Hollywood sobre rodas: por que os road movies estão em alta
Eles continuam levando multidões ao cinema e alimentando sonhos ao volante
Nos versos de Canção da Estrada Aberta, um de seus poemas mais famosos, o americano Walt Whitman (1819-1892) clama: “A pé e alegre, vou para a estrada aberta / Saudável, livre, o mundo diante de mim / O longo caminho adiante me levando aonde eu quiser”. A liberdade de viajar e a transformação provocada pelo percurso sempre instigaram a curiosidade do ser humano. Relatos de aventuras em terras distantes marcaram a história da literatura, da música e do cinema. Como não poderia deixar de ser, Hollywood tem uma relação de amor com essas jornadas, especialmente aquelas sobre rodas. São os road movies, os filmes que acompanham viagens a bordo de veículos possantes. Trata-se de um gênero longevo que, com variações de cenário, motor e carroceria, mantém o fôlego — a safra cinematográfica atual é prova disso.
Embora a produção se identifique oficialmente como filme de catástrofe, Twisters, em cartaz no Brasil, tem todos os ingredientes de um road movie. Na trama, um grupo de caçadores de tornados tenta usar uma inovadora tecnologia de alerta meteorológico para reduzir os riscos de comunidades que estão na rota das tempestades. Eles precisam se aproximar perigosamente dos fenômenos naturais e o fazem em parrudas caminhonetes, equipadas com dispositivos para grudá-las no chão mesmo em meio à ventania. Boa parte do enredo se desenrola dentro dos veículos. “É um road movie, mas só percebi isso enquanto filmava”, declarou o diretor Lee Chung.
A principal referência do cineasta americano foi o trabalho do australiano George Miller, conhecido pela franquia Mad Max. Há poucas semanas, ele estava em cartaz com Furiosa, outro de seus épicos pós-apocalípticos ambientados em um mundo em que os potentes motores V8 são cultuados e a gasolina é tão valiosa quanto água e munição. Da mesma forma, a ação frenética se passa em carros e caminhões modificados, feitos para continuar acelerando enquanto a humanidade galopa em seus últimos suspiros.

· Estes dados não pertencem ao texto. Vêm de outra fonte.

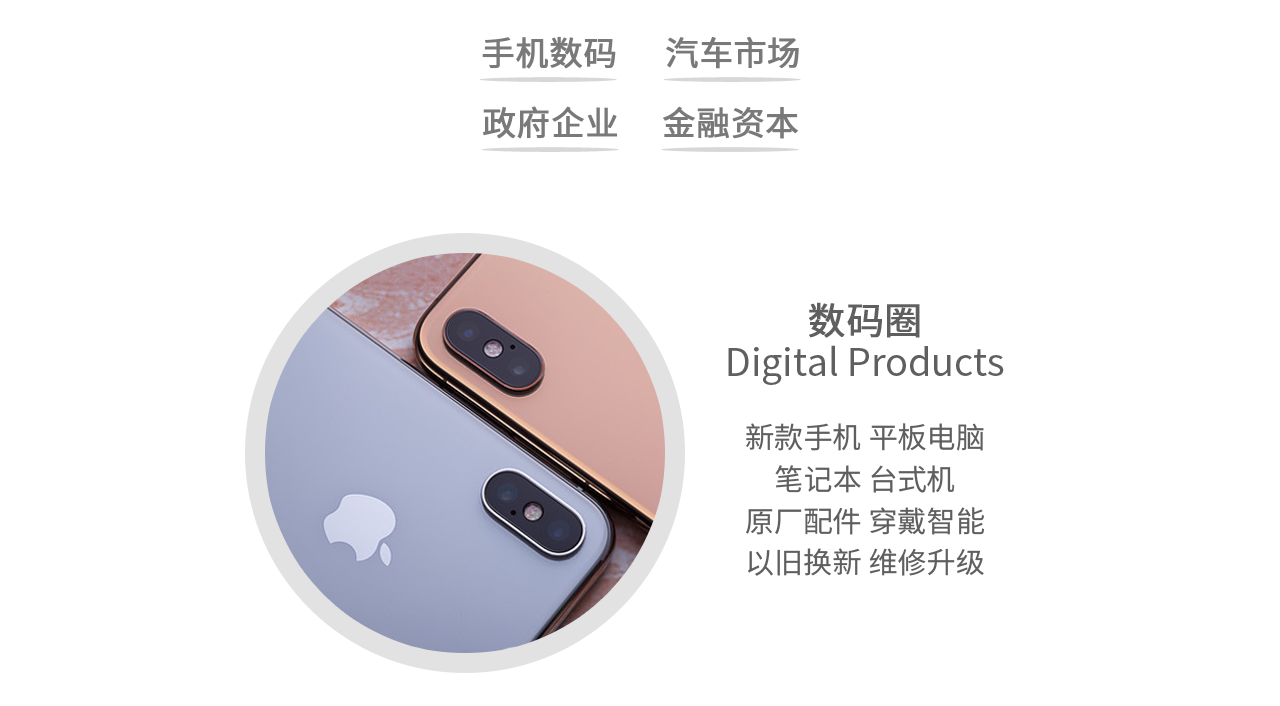

--- FILE ---
content_type: text/html
request_url: http://www.hungbuy.com/wemall/cyber/cyber.html
body_size: 1592
content:
<!DOCTYPE html PUBLIC "-//W3C//DTD XHTML 1.0 Transitional//EN" "http://www.w3.org/TR/xhtml1/DTD/xhtml1-transitional.dtd">
<html xmlns="http://www.w3.org/1999/xhtml">
<head>
<meta http-equiv="Content-Type" content="text/html; charset=utf-8" />
<title>数码圈</title>
<style type="text/css">
body,td,th {
	color: #5f5f5f;
}
a:link {
	color: #666;
}
a:visited {
	color: #999;
}
</style>
</head>

<body>

<p align="center"><iframe src="../daohang/daohang.html" width="100%" height="180px" frameborder="0" ></iframe></p>
<p align="center"><iframe src="cyber_a_bigpic.html" width="100%" height="500px" frameborder="0" ></iframe></p>

<p align="center">&nbsp;</p>
<p align="center"><strong><font size="6">—— 数码产品全品类 ——</font></strong></p>
<p align="center">&nbsp;</p>
<p align="center"><a href="product/Allnew/apple/cyber_a_apple.html"><img src="cyber_1000x425_cyber1.jpg" width="960" height="425" border="0" /></a></p>
<p align="center">&nbsp;</p>
<p align="center"><a href="product/Allnew/promotion/cyber_a_promotion.html"><img src="cyber_SALE.png" border="0" /></a></p>
<p align="center">&nbsp;</p>
<p align="center"><img src="cyber_product_940x850.png" width="940" height="850" border="0" usemap="#Map4" />
  <map name="Map4" id="Map4"><area shape="rect" coords="685,436,931,848" href="product/Allnew/smart/cyber_a_smart.html" /><area shape="rect" coords="347,436,593,848" href="product/Allnew/peijian/cyber_a_peijian.html" /><area shape="rect" coords="7,435,253,847" href="product/Allnew/PC/cyber_a_pc.html" /><area shape="rect" coords="685,19,931,431" href="product/2Hand/cyber_a_2hand.html" /><area shape="rect" coords="347,17,593,429" href="product/Allnew/android/cyber_a_android.html" />
    <area shape="rect" coords="7,16,253,428" href="product/Allnew/apple/cyber_a_apple.html" />
  </map>
</p>
<p align="center">
  <map name="Map" id="Map">
    <area shape="circle" coords="138,589,114" href="cyber-peijian.html" target="_self" /><area shape="circle" coords="818,591,114" href="cyber-VR.html" target="_self" /><area shape="circle" coords="819,172,114" href="cyber-Android.html" target="_self" />
  <map name="Map" id="Map">
  <map name="Map" id="Map">
  <area shape="circle" coords="819,172,114" href="cyber2-Android.html" target="_self" />
  <map name="Map" id="Map"><area shape="circle" coords="482,592,114" href="cyber-apple.html" target="_self" />
    <area shape="circle" coords="480,172,114" href="cyber-Android.html" target="_self" />
    <area shape="rect" coords="13,40,262,434" href="cyber-apple.html" target="_self" />
</map>
</p>


<p align="center">&nbsp;</p>
<p align="center">&nbsp;</p>
<p align="center"><strong><font size="6">—— 数码产品服务类 ——</font></strong></p>
<p align="center">&nbsp;</p>
<p align="center"><a href="product/2Hand/cyber_a_2hand.html"><img src="cyber_1000x425_cyber2.jpg" width="960" height="425" border="0" /></a></p>
<p align="center">&nbsp;</p>
<p align="center"><img src="cyber_service_940x850.png" width="940" height="850" border="0" usemap="#Map3" />
  <map name="Map3" id="Map32"><area shape="rect" coords="688,443,933,847" href="../gov/gov.html" /><area shape="rect" coords="348,444,593,848" href="service/service/cyber_a_service.html" /><area shape="rect" coords="6,443,251,847" href="../finance/01_loan/small/finance_a.html" />
    <area shape="rect" coords="687,30,932,434" href="service/service/cyber_a_service.html" />
    <area shape="rect" coords="348,30,593,434" href="service/fix/cyber_a_fix.html" />
    <area shape="rect" coords="7,29,252,433" href="service/recycle/cyber_a_recycle.html" />
  </map>
  <map name="Map3" id="Map3"><area shape="rect" coords="687,35,932,439" href="2Hand/cyber_a_2hand_9tu.html" /><area shape="rect" coords="687,35,932,439" href="2Hand/cyber_a_2hand_9tu.html" /><area shape="rect" coords="348,34,593,438" href="2Hand/cyber_a_2hand_9tu.html" />
    <area shape="rect" coords="10,32,255,436" href="2Hand/cyber_a_2hand_9tu.html" />
  </map>
</p>
<p align="center">
  <map name="Map2" id="Map22">
    <area shape="circle" coords="821,594,109" href="cyber-service.html" />
    <area shape="circle" coords="481,177,109" href="cyber-recycle.html" target="_self" />
    <area shape="circle" coords="819,177,109" href="cyber-recycle.html" target="_self" />
    <area shape="circle" coords="138,592,109" href="cyber-service.html" target="_self" />
    <area shape="circle" coords="479,594,109" href="cyber-service.html" target="_self" />
    <area shape="circle" coords="138,176,109" href="cyber-2hand.html" target="_self" />
</map>
  <map name="Map2" id="Map2"><area shape="circle" coords="481,177,109" href="#" /><area shape="circle" coords="819,177,109" href="#" /><area shape="circle" coords="138,592,109" href="#" /><area shape="circle" coords="479,594,109" href="#" />
    <area shape="circle" coords="138,176,109" href="#" />
  </map>
</p>


<p align="center">&nbsp;</p>
<p align="center">&nbsp;</p>
<p align="center"><strong><font size="6">—— 数码圈交易流程 ——</font></strong></p>
<p align="center">&nbsp;</p>
<p align="center"><img src="cyber_deal_940x540.png" border="0" /></p>
<p align="center">&nbsp;</p>
<p align="center"><a href="service/service/cyber_a_service.html" target="_self"><img src="cyber_announce.png" border="0" /></a></p>
<p align="center">&nbsp;</p>
</body>
</html>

A longevidade do fenômeno está relacionada à capacidade do gênero de abarcar uma grande variedade de temas. “Conhecemos essa estrada e sabemos o pedágio que ela cobra: antes de a jornada terminar, os personagens terão vivido um rito de passagem e descoberto a si mesmos”, escreveu o reputado crítico Roger Ebert em sua resenha de Thelma & Louise, um dos mais emblemáticos filmes de estrada. A representação física da viagem — antes, a cavalo e, depois, ao volante — induz uma metamorfose nos protagonistas. É o que explica o apelo de clássicos como Sem Destino, de 1969, que retrata a revolução cultural nos Estados Unidos com os personagens trilhando vias poeirentas sobre duas rodas.
O êxito desse estilo de cinema também está nas metáforas sociais. Vencedores recentes do Oscar se enquadram na categoria dos road movies. Green Book, de 2018, falava do racismo no sul dos Estados Unidos, enquanto Nomadland, de 2020, abordava os nômades modernos que moram em vans e cruzam estradas em busca de trabalho. O chamariz também pode vir pela paixão de dirigir máquinas poderosas. Daí o sucesso da série Velozes e Furiosos, centrada em acrobacias automobilísticas, cujo décimo primeiro capítulo chegará aos cinemas em 2026. A franquia já arrecadou 7 bilhões de dólares. É uma prova de que esses filmes continuam rodando com o tanque cheio.